Le premier gain est que cette remontée dans le passé le plus archaïque de la psyché permet, sitôt reparcourue en sens inverse[27], de proposer une théorie complète de la socialisation, capable de relier, sans jamais céder au réductionnisme (qu’il soit psychologiste ou sociologiste), et depuis leurs extrémités respectives (la psyché asociale d’un côté, l’imaginaire social et anonyme de l’autre), les deux faces psychogénétique (« idiogénèse ») et sociale-historique (« koinogénèse ») qui la composent. L’anthropologie castoriadienne dépasse et surmonte ainsi les limites de l’approche freudienne (qui, à travers le concept de sublimation, ne voit que le versant psychogénétique de la socialisation), ainsi que celles de la pensée structuraliste, incapable d’opérer autour du symbolique la jonction conceptuelle entre le psychique et le social. Certes, Lévi-Strauss a souligné, de son côté, le fonctionnement inconscient des structures et des symboles sociaux (les mythes, les structures de parenté, etc.). Lacan, quant à lui, a bien remarqué l’inscription des symboles sociaux dans l’inconscient psychique (le nom du Père). Mais aucune synthèse des deux approches n’a été faite, si ce n’est sous la forme nettement insuffisante proposée, dans LireLe capital, par Althusser et ses disciples qui assimilèrent, par simple extrapolation, le concept social de Valeur au concept lacanien de causalité structurale[28]. En dialectisant l’archaïque (la clôture absolument asociale de la psyché, jamais complètement dépassée) et le téléologique (l’investissement psychique d’un imaginaire social irréductible à la psyché et issu d’un procès anonyme de création collective), l’anthropologie castoriadienne évite ainsi le double écueil du psychologisme et du sociologisme tout en renvoyant à ses propres limites le structuralisme qui, vainement, a cherché à les dépasser.

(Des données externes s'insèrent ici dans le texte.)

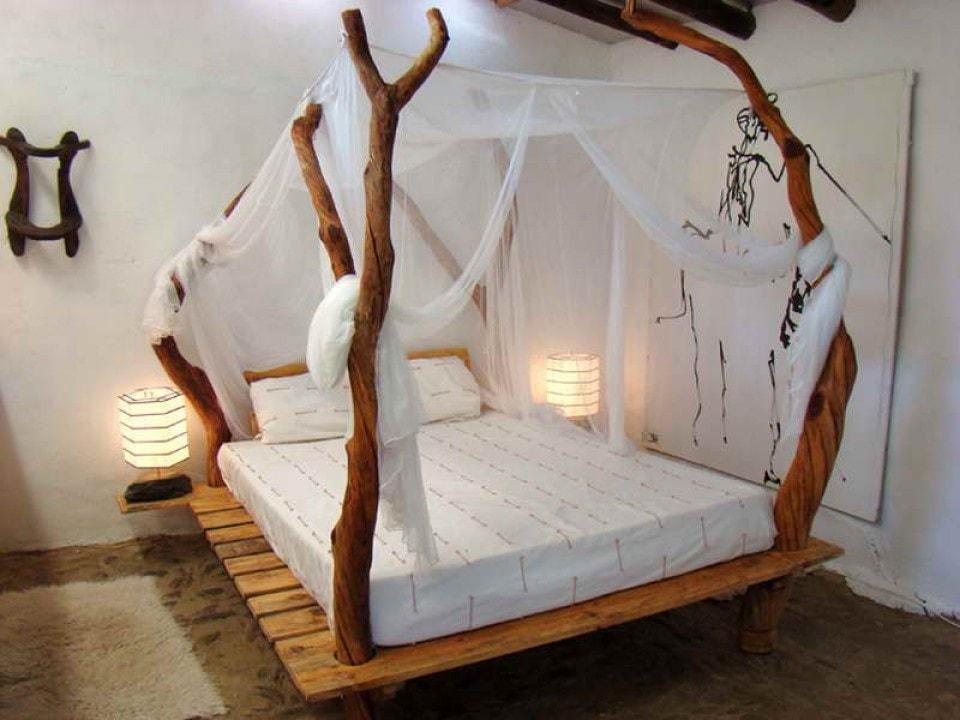 Конструкция балдахина на взрослую кровать с интересной формой деревянных опор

En outre (second gain), cette jonction permet, autrement que ne l’a fait Lacan, de mettre en lumière les racines psychiques profondes de l’aliénation sociale. En effet, telle que la décrit Castoriadis, la fabrication sociale de l’individu a presque toujours comme résultat l’aliénation de ce dernier à l’imaginaire social, qui apparaît comme la meilleure formation de compromis, la meilleure compensation possible aux violences successives infligées à la psyché pour qu’elle renonce à sa toute-puissance autistique et s’ouvre suffisamment à l’altérité. Tout se passe comme si l’ouverture de la psyché devait se payer par une clôture du monde social-historique[29]. La psyché, autrement dit, accepte l’épreuve de la socialisation en investissant de manière rigide des significations imaginaires sociales qui, ainsi représentées comme substantielles, se voient attribuer la propriété « magique » d’englober et d’insérer systématiquement tous les évènements (aussi tragiques et absurdes soient-ils) dans une matrice de sens inaltérable (l’histoire des tragédies successives du peuple juif comme signes toujours plus évidents de son élection divine, etc.). En prenant le relai de la clôture psychique originaire, la clôture des mondes sociaux permet ainsi de conserver, malgré la sublimation avancée qu’elle suppose, la trace archaïque d’un désir de sens total (« l’inconscient ignore la contradiction ») et, aussi, d’un désir d’immortalité transféré sur les significations sociales ainsi soustraites au changement (« l’inconscient ignore le temps »). Or une telle clôture est source d’hétéronomie car elle revient à rapporter le sens mortel, ouvert et toujours en suspens de la praxis social-historique à un méta-sens rigide (un Sens du sens) transcendant le pouvoir instituant des hommes. Ainsi, l’aliénation à l’imaginaire social recouvre-t-elle le pouvoir instituant de la société dans le mouvement même par lequel elle soulage la psyché en lui dissimulant l’Abîme, l’a-sensé de tout sens que l’histoire, à travers la création-destruction permanente des imaginaires sociaux, ne cesse de faire apparaître : l’auto-institution de la société semble être, ipso facto, auto-aliénation des individus à leur imaginaire[30]. Pourtant, et ce point est bien évidemment décisif, quelques collectivités humaines sont exceptionnellement parvenues au cours de l’histoire à briser suffisamment la clôture de leur imaginaire pour se donner des formes radicalement démocratiques de pouvoir.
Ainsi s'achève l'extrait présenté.